Enfin, la cinquième chose consiste à limiter l’exposition patrimoniale. Les crypto-actifs peuvent avoir leur place dans une allocation diversifiée, mais ils ne doivent pas représenter une part excessive du patrimoine financier. Pour un investisseur prudent, l’exposition doit rester limitée, assumée et compatible avec une perte potentielle importante.

Analyse patrimoniale : MiCA rend le marché plus sérieux, pas moins risqué

Pour un investisseur français, MiCA est une bonne nouvelle. Le cadre réduit certains risques opérationnels, améliore la transparence, responsabilise les plateformes et crée un environnement européen plus lisible. Il devrait aussi permettre de distinguer plus clairement les acteurs sérieux des plateformes opportunistes.

Mais il ne faut pas se tromper de conclusion. MiCA ne rend pas les crypto-actifs sûrs. Il rend l’accès au marché plus encadré. C’est très différent.

Un investisseur peut perdre de l’argent sur Bitcoin en passant par un PSCA parfaitement autorisé. Il peut acheter un token fragile sur une plateforme conforme. Il peut subir une baisse de 50 % sur un actif numérique sans que la régulation soit en cause. La réglementation protège contre certaines défaillances de prestataires, contre certaines pratiques commerciales abusives et contre une partie de l’opacité. Elle ne garantit pas la performance.

Le bon raisonnement patrimonial est donc le suivant : MiCA améliore les conditions d’accès au marché, mais l’allocation en crypto-actifs doit rester proportionnée au profil de risque, à l’horizon d’investissement et à la capacité réelle de l’épargnant à supporter une perte.

Conclusion : la fin du Far West, pas la fin du risque

Depuis le 1er juillet 2026, le marché français et européen des crypto-actifs entre dans une nouvelle phase. Les anciens PSAN ne peuvent plus s’abriter derrière la période transitoire. Les prestataires doivent désormais être autorisés sous MiCA pour continuer à fournir des services en France. Les plateformes non conformes doivent cesser leurs activités ou organiser une sortie ordonnée.

Pour les épargnants, cette évolution est positive. Elle clarifie le marché, renforce la protection des clients, impose davantage de transparence et rend plus difficile l’activité des acteurs opportunistes. Mais elle ne doit pas créer un faux sentiment de sécurité. Les crypto-actifs restent volatils, risqués, non garantis par le FGDR et exposés à des risques technologiques, juridiques et économiques importants.

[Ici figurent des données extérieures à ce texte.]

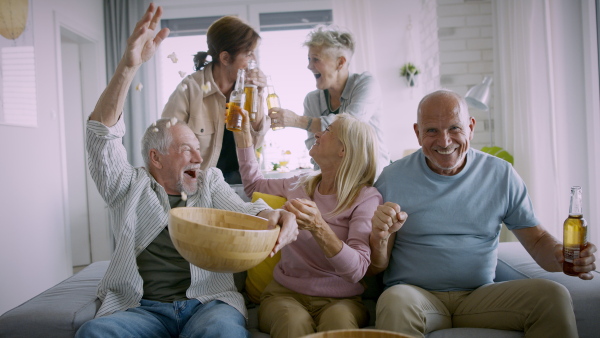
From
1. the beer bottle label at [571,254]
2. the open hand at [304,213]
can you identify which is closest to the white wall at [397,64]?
the beer bottle label at [571,254]

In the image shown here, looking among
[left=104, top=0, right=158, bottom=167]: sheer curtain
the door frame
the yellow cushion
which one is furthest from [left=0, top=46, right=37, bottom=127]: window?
the yellow cushion

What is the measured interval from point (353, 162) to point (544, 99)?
2318 mm

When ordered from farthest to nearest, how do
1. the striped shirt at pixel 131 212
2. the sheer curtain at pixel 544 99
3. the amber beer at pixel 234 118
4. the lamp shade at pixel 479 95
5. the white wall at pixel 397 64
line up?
the white wall at pixel 397 64
the lamp shade at pixel 479 95
the sheer curtain at pixel 544 99
the amber beer at pixel 234 118
the striped shirt at pixel 131 212

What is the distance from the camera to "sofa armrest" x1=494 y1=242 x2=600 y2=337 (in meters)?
1.68

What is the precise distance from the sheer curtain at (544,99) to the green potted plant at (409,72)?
1210mm

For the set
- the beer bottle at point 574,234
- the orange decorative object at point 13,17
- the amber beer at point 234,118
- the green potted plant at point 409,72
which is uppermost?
the orange decorative object at point 13,17

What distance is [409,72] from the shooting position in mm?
5367

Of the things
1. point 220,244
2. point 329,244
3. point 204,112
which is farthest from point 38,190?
point 220,244

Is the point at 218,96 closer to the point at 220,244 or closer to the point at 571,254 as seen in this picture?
the point at 220,244

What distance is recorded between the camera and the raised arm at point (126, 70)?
1.65 m

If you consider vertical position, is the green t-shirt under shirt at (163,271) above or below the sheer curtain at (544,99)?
below

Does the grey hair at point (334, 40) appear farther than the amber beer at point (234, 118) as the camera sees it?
Yes

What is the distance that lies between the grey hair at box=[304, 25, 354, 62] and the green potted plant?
107 inches

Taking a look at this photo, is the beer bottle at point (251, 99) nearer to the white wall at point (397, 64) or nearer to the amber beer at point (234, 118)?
the amber beer at point (234, 118)
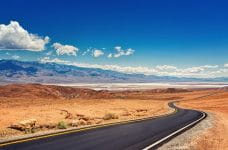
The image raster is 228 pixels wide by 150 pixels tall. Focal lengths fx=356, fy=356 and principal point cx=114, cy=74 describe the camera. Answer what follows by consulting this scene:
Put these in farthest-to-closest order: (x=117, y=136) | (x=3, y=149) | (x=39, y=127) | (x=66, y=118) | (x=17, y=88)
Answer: (x=17, y=88)
(x=66, y=118)
(x=39, y=127)
(x=117, y=136)
(x=3, y=149)

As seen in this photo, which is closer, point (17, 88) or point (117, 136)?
point (117, 136)

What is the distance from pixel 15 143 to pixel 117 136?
589 cm

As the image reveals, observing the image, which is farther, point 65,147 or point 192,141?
point 192,141

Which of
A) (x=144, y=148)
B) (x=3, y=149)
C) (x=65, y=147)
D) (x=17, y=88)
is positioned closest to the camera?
(x=3, y=149)

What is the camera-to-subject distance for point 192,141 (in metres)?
19.0

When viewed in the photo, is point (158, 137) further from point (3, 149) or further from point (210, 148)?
point (3, 149)

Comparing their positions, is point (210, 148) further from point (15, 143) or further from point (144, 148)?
point (15, 143)

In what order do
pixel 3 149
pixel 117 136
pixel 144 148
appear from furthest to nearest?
pixel 117 136 < pixel 144 148 < pixel 3 149

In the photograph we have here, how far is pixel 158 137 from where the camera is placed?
1967 cm

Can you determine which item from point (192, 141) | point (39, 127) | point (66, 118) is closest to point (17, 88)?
point (66, 118)

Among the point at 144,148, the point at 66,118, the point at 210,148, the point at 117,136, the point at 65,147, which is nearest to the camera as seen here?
the point at 65,147

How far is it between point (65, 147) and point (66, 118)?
765 inches

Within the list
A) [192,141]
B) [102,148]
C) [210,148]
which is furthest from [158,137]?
[102,148]

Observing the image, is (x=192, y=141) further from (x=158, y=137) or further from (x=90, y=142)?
(x=90, y=142)
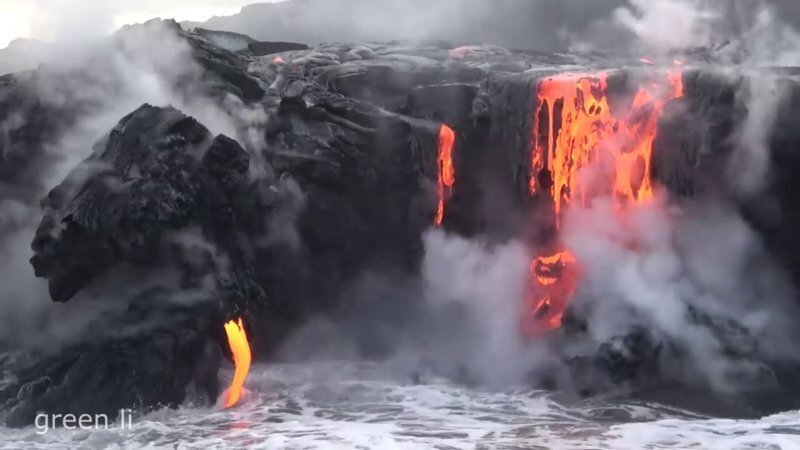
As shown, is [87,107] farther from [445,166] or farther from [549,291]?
[549,291]

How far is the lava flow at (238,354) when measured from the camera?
41.1 ft

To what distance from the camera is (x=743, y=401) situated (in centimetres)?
1192

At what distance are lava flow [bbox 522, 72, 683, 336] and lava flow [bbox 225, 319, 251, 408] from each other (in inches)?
179

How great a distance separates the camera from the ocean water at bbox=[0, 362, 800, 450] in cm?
1037

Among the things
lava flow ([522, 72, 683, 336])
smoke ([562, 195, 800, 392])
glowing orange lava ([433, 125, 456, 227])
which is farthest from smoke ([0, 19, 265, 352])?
smoke ([562, 195, 800, 392])

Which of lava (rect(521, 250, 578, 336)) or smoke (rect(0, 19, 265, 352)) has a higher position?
smoke (rect(0, 19, 265, 352))

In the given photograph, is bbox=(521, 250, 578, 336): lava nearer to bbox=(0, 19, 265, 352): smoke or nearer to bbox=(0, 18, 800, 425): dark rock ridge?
bbox=(0, 18, 800, 425): dark rock ridge

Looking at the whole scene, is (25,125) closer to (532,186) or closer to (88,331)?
(88,331)

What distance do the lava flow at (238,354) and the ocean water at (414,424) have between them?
199 millimetres

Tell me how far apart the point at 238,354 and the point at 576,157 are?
21.2 feet

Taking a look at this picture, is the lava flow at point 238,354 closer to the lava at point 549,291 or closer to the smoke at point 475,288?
the smoke at point 475,288

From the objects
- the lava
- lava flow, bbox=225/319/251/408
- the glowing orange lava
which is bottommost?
lava flow, bbox=225/319/251/408

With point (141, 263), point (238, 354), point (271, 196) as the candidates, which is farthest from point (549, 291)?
point (141, 263)

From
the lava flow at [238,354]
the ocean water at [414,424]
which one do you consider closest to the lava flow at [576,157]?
the ocean water at [414,424]
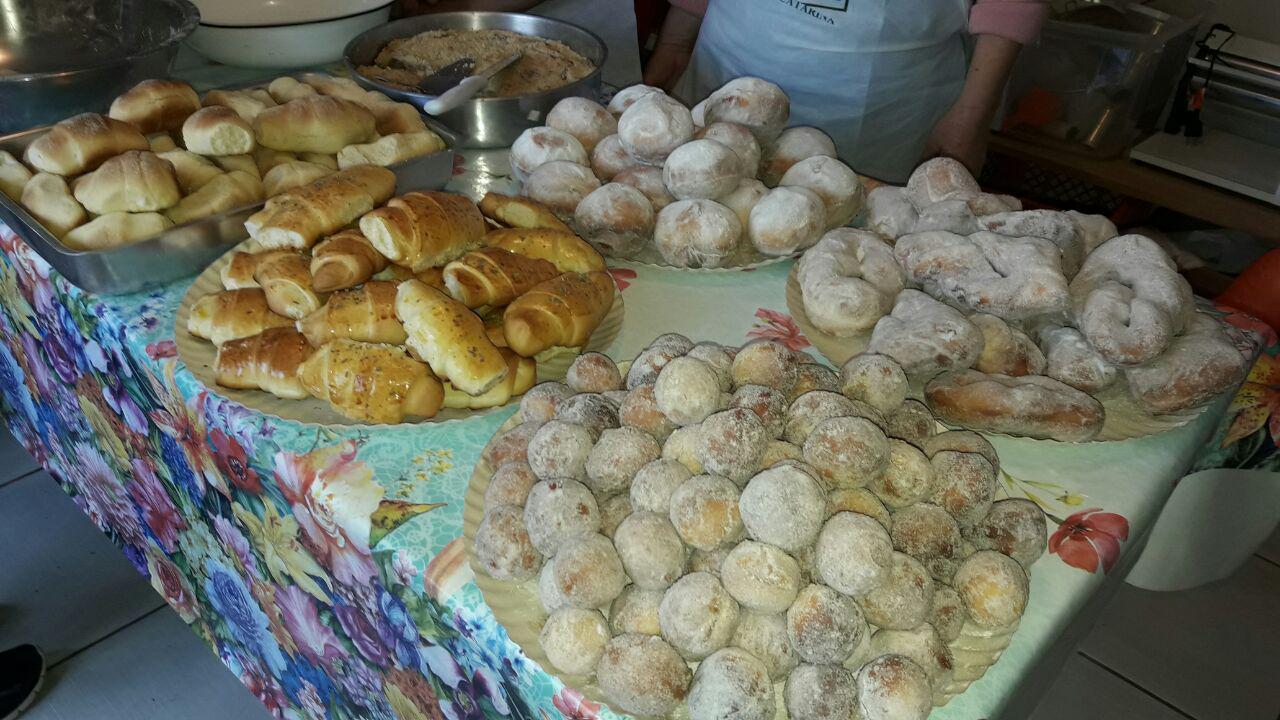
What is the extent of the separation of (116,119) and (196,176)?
188 millimetres

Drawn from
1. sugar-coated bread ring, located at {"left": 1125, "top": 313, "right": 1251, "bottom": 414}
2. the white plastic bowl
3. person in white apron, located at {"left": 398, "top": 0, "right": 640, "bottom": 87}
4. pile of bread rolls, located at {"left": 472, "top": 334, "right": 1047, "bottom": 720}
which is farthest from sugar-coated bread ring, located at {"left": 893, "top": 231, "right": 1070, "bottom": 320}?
Result: person in white apron, located at {"left": 398, "top": 0, "right": 640, "bottom": 87}

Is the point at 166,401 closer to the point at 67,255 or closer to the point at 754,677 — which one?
the point at 67,255

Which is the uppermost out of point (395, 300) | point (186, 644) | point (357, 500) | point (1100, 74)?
point (395, 300)

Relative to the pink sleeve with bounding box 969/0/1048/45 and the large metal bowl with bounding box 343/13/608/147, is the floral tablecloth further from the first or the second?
the pink sleeve with bounding box 969/0/1048/45

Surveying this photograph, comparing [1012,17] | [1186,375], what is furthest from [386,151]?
[1012,17]

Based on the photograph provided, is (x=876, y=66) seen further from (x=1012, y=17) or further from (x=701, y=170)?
(x=701, y=170)

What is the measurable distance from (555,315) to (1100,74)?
7.95ft

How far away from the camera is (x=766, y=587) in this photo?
0.61m

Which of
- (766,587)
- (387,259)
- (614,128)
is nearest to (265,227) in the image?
(387,259)

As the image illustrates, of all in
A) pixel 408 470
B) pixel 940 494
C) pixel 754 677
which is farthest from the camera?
pixel 408 470

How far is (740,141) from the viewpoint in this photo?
1140 millimetres

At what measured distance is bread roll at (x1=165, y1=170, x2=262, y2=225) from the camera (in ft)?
3.51

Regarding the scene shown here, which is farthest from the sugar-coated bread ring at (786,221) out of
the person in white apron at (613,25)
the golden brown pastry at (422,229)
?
the person in white apron at (613,25)

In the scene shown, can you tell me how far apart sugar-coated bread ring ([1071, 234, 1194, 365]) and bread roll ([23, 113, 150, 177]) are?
120 cm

La règle à retenir est simple : choisir une plateforme autorisée est indispensable, mais ce n’est que le premier filtre. Il faut ensuite comprendre l’actif acheté, mesurer le risque, diversifier son patrimoine, éviter les promesses de rendement et ne jamais investir une somme que l’on ne peut pas se permettre de perdre.

MiCA marque la fin d’un marché crypto totalement désordonné en Europe. Mais pour l’investisseur, la discipline reste la même : prudence, vérification, diversification et lucidité.